South Yorkshire Times October 25, 1969
Serious Effects of The Strike
With Yorkshire’s 70,000 miners continuing their strike for shorter hours, in spite of the N.C.B’s pay offer of a 27s 6d. a week rise, other local industries were this week beginning to feel the effects of the stoppage.
At the giant Manvers Main Coking Plant at Wath, which employs 700 men, stocks of coal were dwindling and a spokesman for the General and Municipal Workers Union warned that if the ovens could not be kept up to a certain temperature they would break up.
Growing Worse
“The plant takes 30,000 tons of coal a week from local pits. At the beginning of the dispute we were able to obtain supplies from the Derbyshire Coalfield, but now this has been cut off, the position is becoming very serious and grows worse every day,” he said.
If the plant was forced to shut down then local collieries could be seriously affected in future, he added.
The Grimethorpe works of Coalite and Chemical Products Ltd., which employ 460 men, were working at only 50 per cent. capacity this week as a result of the strike, but managing director, Mr. Francis Waring said that as yet there was no danger of redundancy.
“It is not the company’s policy to make men redundant except in extreme circumstances. At the moment we are holding daily meetings to keep up to date with the latest position,” said Mr. Waring.
Power Stations
At Mexborough Power Station the position is somewhat brighter. A spokesman said that supplies at all local power stations were sufficient to last four or five weeks and added that there was no danger yet of men having to be laid off.
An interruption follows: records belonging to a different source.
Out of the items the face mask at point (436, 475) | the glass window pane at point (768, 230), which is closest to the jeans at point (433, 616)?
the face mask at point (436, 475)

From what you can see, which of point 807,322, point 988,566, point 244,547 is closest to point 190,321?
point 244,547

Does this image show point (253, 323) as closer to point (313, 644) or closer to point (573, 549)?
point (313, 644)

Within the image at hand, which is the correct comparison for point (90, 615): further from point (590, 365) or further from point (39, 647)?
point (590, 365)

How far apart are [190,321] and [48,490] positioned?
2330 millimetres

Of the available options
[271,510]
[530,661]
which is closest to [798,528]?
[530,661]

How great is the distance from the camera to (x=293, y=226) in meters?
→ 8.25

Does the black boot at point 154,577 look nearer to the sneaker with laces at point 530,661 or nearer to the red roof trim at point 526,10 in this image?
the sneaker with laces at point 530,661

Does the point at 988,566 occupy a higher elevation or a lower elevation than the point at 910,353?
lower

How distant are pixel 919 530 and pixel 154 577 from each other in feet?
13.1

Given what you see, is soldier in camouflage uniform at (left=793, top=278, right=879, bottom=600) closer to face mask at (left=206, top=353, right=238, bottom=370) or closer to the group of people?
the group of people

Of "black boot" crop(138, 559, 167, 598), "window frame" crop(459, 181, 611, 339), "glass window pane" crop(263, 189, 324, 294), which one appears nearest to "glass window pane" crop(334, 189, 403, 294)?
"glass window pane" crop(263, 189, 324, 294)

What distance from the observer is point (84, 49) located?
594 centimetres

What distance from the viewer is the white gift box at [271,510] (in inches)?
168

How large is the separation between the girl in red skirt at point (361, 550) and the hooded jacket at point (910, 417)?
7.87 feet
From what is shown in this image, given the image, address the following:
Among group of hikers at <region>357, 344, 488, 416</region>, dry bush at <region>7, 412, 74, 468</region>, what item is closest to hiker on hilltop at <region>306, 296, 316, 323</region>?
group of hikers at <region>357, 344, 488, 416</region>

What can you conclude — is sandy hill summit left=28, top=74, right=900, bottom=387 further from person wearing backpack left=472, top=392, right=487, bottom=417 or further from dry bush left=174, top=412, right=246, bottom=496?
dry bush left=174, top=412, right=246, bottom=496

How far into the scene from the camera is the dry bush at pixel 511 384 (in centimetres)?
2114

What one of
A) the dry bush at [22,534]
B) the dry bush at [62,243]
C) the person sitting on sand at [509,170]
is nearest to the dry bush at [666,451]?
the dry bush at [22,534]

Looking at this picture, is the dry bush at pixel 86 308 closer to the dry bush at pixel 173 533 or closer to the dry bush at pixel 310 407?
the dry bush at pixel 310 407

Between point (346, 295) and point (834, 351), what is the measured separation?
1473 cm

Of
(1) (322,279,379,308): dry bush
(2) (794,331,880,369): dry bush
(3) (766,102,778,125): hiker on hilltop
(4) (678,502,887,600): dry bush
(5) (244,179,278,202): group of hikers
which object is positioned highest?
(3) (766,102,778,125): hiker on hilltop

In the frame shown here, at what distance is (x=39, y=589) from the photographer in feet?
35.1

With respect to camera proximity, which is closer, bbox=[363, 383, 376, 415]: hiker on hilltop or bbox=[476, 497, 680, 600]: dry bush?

Meanwhile there seems to be no immediate chance of an end to the dispute, which brought 75 pits of the Yorkshire Coalfield to standstill, and which centres on a pay claim and a demand for 40 hour working week for surface men.
On Wednesday the Yorkshire Area Miner’s Council voted for rejection of the N.C.B. offer of a 20 7S6D a week pay rise, a decision which cut across the recommendations of the National Executive.
Hours Issue
Mr S Bullock, area president, said the working hours were the real cause of the dispute not the money involved.
No further meeting of the Yorkshire Area Council’s is planned before next Thursday special union delegates conference in London and union official said a settlement was unlikely before the meeting.
At Cadeby however, where 1600 men were on strike before the surface workers dispute came to her head, the men decided at a mass meeting last Saturday to return to work as soon as the main strike is over.
A local N.U.M. official told the “South Yorkshire Times” after the meeting, “The men have decided to return to work as soon as the dispute is settled, so that negotiations can begin in our own grievances over the deployment of market men. We are giving full support to the surface workers.” He added.